Passe ton CAG d'abord

Sonia Piotelat, 02/2016

Texte écrit pour le prix Charlie Hebdo

 

Après ne pas être sorti pendant deux mois à cause des révisions, tu es aussi pâle qu'Edouard Pattinson dans Twilight mais par contre, les filles ne te courent pas après. En fait, non, c'est plutôt toi qui a couru après ton diplôme. Tu penses que tu vas enfin pouvoir gagner ta vie en faisant un taf au Mac do près de chez toi : mais tu te rends vite compte qu'il fallait écouter ta mère et faire des études.

Donc tu te rends dans un amphithéâtre surpeuplé et là, tu compatis avec les sardines en boîte, sauf qu'elles, elles sont déjà mortes ; mais toi tu es mort d'ennui et tu fais le décompte des secondes avant le week-end ; sauf que le week-end, comme tu bosses au Mac Do, avec un superbe parfum de friture, tu veux retourner dans ton amphi surpeuplé.

Après trois ou quatre ans dans cet enfer, tu te présentes chez plusieurs entreprises en disant que tu es super motivé à lécher les bottes du boss de l'entreprise. Tu effectues des stages avec des patrons dictateurs à mi-temps et la tu te dis que la vie est une pute.

Mais tu as réuni assez d'argent pour avoir ton studio deux pièces que même les poissons rouges de ta mémé Germaine ont plus d'espace pour vivre que toi dans ton studio, en colocation avec un autre mec aussi exploité que toi.

Et pendant les dîners de famille, ton petit cousin te dit que plus tard il sera exploraventurier comme Indiana Jones à la recherche d'un trésor. Tu hésites entre le tuer et lui dire que tu es exploraventurier des fiches de pôle emploi à la recherche d'un travail où tu gagnes plus que le SMIC. Mais tu finis par lui dire qu'il a beaucoup d'imagination.

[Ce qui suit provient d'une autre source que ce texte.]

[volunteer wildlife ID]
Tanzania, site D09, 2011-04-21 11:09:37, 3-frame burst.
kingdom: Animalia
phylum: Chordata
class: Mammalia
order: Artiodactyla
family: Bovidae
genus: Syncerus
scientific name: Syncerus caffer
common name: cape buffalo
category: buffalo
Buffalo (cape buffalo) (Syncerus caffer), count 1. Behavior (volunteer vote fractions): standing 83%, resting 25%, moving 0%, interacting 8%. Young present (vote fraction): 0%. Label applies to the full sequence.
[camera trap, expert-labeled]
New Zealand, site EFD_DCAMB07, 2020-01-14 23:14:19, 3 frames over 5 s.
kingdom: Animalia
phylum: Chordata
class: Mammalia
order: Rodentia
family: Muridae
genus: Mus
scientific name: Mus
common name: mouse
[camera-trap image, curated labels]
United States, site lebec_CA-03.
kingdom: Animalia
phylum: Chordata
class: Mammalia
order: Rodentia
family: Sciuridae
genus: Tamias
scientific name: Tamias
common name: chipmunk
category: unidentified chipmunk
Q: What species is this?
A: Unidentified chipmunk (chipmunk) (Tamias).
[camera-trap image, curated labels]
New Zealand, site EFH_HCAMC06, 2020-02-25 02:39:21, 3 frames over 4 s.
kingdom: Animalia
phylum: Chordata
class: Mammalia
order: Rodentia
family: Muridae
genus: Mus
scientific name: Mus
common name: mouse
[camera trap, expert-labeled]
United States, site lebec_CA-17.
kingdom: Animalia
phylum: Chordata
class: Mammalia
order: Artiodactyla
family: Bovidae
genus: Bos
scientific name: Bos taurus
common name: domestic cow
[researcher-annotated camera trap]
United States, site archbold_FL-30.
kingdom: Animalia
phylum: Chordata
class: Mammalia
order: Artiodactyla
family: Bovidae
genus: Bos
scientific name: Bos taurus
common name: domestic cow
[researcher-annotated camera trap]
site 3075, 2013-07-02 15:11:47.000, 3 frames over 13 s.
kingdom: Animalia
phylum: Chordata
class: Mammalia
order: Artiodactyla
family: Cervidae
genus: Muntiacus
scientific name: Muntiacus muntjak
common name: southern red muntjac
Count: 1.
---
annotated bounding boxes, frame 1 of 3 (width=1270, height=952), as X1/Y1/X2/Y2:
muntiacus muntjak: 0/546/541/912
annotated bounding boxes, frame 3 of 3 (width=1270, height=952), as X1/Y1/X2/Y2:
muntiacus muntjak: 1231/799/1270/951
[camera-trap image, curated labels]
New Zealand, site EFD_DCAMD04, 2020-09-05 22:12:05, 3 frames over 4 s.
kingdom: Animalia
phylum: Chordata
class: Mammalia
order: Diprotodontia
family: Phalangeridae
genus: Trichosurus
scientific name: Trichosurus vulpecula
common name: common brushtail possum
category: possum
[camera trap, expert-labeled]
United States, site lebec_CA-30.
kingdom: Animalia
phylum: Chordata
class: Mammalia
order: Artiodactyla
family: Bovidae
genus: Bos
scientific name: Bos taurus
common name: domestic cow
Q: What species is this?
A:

Mais ta petite cousine de 8 ans te dit qu'elle veut être une princesse pour avoir une robe magnifique et se faire sauver d'un tyran qui a un dragon qui crache du feu par un preux chevalier. Tu te dis, si tu es une fille que c'est un peu ce que tu fais au Mac Do. Tu portes un beau tablier et tu es emprisonnée par ton boss qui est aussi tyran devant une friteuse qui crache de l'huile mais pour ne pas briser ses rêves d'enfant, tu lui dis qu'elle sera un jour la princesse d'un beau garçon et après avoir décrit ta galère à ta tante Jacqueline qui n'en a rien à faire de toute façon. Tu retournes chez le dictateur qui te sert de boss.